# To do:
Look in the data below for the line that contains "content_type: text/html;charset=UTF-8". Copy that line and the remaining lines exactly.
◇ ◇ ◇
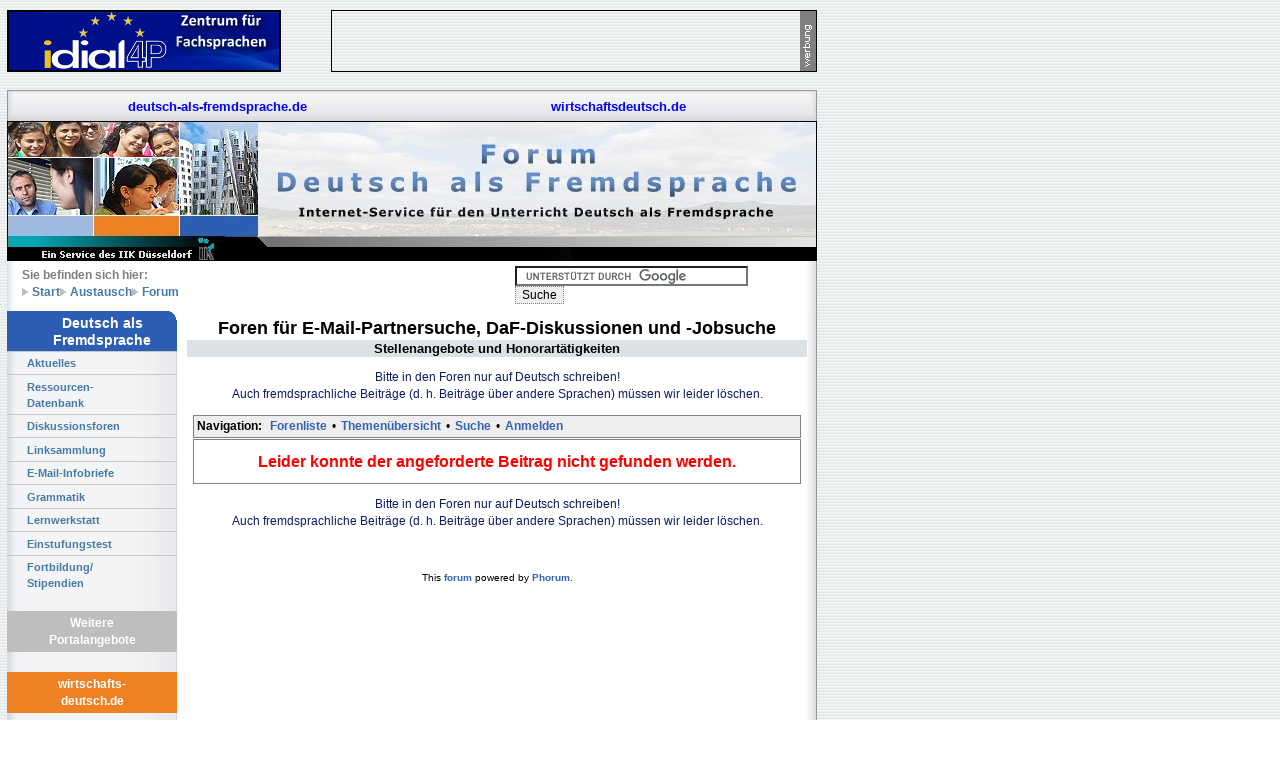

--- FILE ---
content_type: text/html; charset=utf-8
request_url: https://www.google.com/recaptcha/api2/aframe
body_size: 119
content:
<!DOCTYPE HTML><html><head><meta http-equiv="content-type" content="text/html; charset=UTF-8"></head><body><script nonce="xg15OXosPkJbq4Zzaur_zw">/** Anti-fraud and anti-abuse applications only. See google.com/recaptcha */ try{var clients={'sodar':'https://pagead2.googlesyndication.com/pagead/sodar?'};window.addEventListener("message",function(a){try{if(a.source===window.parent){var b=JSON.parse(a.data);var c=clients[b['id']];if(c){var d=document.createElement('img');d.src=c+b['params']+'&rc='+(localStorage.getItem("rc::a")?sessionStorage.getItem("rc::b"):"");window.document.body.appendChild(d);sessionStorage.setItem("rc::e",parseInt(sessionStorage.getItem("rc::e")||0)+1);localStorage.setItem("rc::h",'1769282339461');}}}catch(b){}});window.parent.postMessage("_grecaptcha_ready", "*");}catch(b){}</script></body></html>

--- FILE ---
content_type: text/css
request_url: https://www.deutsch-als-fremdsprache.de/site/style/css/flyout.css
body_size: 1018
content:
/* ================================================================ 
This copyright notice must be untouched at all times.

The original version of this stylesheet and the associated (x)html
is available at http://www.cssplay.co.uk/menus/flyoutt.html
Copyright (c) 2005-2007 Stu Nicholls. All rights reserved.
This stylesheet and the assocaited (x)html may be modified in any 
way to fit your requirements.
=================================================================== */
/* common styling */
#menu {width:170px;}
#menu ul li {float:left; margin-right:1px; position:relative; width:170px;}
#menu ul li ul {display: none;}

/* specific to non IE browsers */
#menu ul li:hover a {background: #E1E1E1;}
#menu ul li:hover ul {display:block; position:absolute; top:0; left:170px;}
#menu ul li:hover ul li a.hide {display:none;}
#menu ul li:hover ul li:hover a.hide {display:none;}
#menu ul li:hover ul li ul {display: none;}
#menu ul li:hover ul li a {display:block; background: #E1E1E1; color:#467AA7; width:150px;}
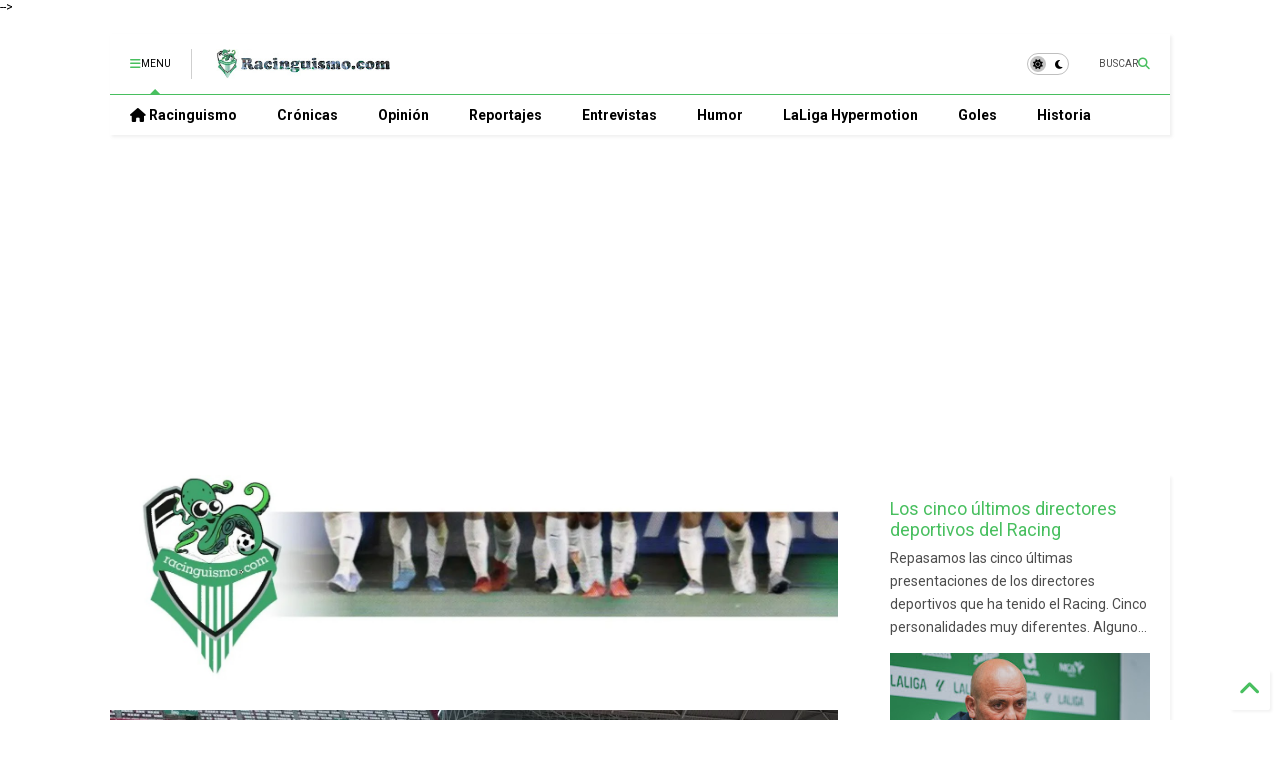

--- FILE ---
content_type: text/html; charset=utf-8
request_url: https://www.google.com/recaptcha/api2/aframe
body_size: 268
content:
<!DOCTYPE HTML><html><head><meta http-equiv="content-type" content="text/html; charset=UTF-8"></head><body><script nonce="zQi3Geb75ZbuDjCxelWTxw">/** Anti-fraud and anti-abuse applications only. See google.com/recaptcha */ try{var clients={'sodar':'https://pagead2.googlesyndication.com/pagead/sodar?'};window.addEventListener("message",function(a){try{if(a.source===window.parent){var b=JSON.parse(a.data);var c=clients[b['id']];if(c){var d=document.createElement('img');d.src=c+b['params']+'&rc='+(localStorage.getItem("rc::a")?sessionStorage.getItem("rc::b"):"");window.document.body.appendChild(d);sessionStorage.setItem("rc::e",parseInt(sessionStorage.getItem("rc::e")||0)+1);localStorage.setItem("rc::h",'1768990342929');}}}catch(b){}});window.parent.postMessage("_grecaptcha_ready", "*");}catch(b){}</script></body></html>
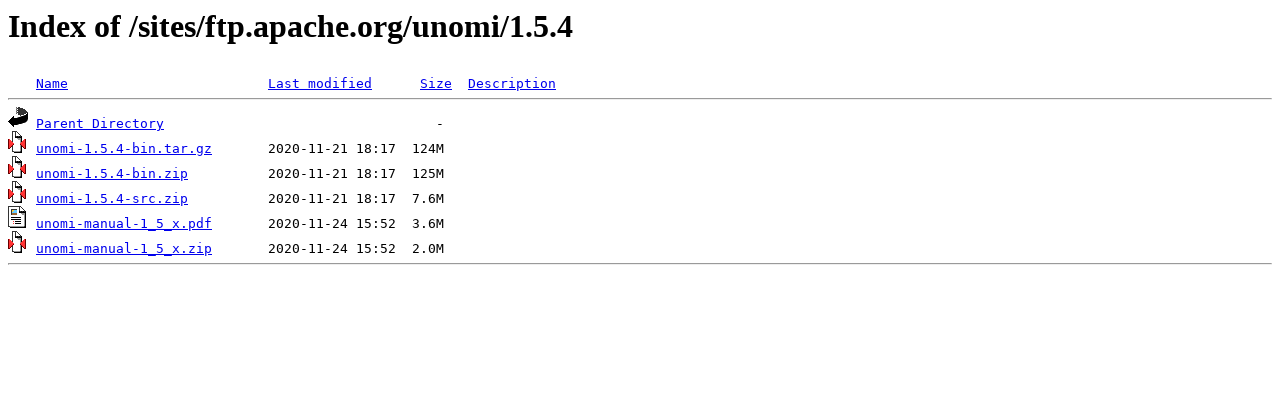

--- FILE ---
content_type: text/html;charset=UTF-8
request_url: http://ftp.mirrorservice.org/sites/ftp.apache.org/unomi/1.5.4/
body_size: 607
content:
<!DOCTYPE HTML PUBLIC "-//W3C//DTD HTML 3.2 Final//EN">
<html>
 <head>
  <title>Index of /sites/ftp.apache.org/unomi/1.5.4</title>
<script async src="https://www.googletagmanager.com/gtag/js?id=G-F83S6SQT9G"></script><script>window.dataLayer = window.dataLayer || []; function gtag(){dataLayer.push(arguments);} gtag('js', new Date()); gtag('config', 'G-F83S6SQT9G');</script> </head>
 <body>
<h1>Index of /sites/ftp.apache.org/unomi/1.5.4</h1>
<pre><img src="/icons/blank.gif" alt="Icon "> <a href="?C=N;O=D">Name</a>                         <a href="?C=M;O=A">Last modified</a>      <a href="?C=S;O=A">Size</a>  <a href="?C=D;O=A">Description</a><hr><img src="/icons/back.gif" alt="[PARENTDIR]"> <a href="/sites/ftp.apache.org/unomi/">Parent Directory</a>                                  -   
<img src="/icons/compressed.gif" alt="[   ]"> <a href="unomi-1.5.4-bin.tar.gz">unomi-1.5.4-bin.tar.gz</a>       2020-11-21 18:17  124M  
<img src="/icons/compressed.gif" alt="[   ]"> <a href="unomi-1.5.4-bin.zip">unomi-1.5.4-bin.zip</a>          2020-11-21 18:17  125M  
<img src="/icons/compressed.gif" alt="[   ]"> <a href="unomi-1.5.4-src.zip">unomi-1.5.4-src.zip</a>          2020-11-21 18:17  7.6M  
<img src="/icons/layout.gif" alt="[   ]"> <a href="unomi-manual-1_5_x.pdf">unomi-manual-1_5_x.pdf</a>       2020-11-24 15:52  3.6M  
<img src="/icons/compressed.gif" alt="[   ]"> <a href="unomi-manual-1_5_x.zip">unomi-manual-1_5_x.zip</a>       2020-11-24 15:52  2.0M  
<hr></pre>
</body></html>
◇ ◇ ◇
# Response to the exercise:
content_type: text/html;charset=UTF-8
request_url: http://ftp.mirrorservice.org/sites/ftp.apache.org/unomi/1.5.4/
body_size: 607
content:
<!DOCTYPE HTML PUBLIC "-//W3C//DTD HTML 3.2 Final//EN">
<html>
 <head>
  <title>Index of /sites/ftp.apache.org/unomi/1.5.4</title>
<script async src="https://www.googletagmanager.com/gtag/js?id=G-F83S6SQT9G"></script><script>window.dataLayer = window.dataLayer || []; function gtag(){dataLayer.push(arguments);} gtag('js', new Date()); gtag('config', 'G-F83S6SQT9G');</script> </head>
 <body>
<h1>Index of /sites/ftp.apache.org/unomi/1.5.4</h1>
<pre><img src="/icons/blank.gif" alt="Icon "> <a href="?C=N;O=D">Name</a>                         <a href="?C=M;O=A">Last modified</a>      <a href="?C=S;O=A">Size</a>  <a href="?C=D;O=A">Description</a><hr><img src="/icons/back.gif" alt="[PARENTDIR]"> <a href="/sites/ftp.apache.org/unomi/">Parent Directory</a>                                  -   
<img src="/icons/compressed.gif" alt="[   ]"> <a href="unomi-1.5.4-bin.tar.gz">unomi-1.5.4-bin.tar.gz</a>       2020-11-21 18:17  124M  
<img src="/icons/compressed.gif" alt="[   ]"> <a href="unomi-1.5.4-bin.zip">unomi-1.5.4-bin.zip</a>          2020-11-21 18:17  125M  
<img src="/icons/compressed.gif" alt="[   ]"> <a href="unomi-1.5.4-src.zip">unomi-1.5.4-src.zip</a>          2020-11-21 18:17  7.6M  
<img src="/icons/layout.gif" alt="[   ]"> <a href="unomi-manual-1_5_x.pdf">unomi-manual-1_5_x.pdf</a>       2020-11-24 15:52  3.6M  
<img src="/icons/compressed.gif" alt="[   ]"> <a href="unomi-manual-1_5_x.zip">unomi-manual-1_5_x.zip</a>       2020-11-24 15:52  2.0M  
<hr></pre>
</body></html>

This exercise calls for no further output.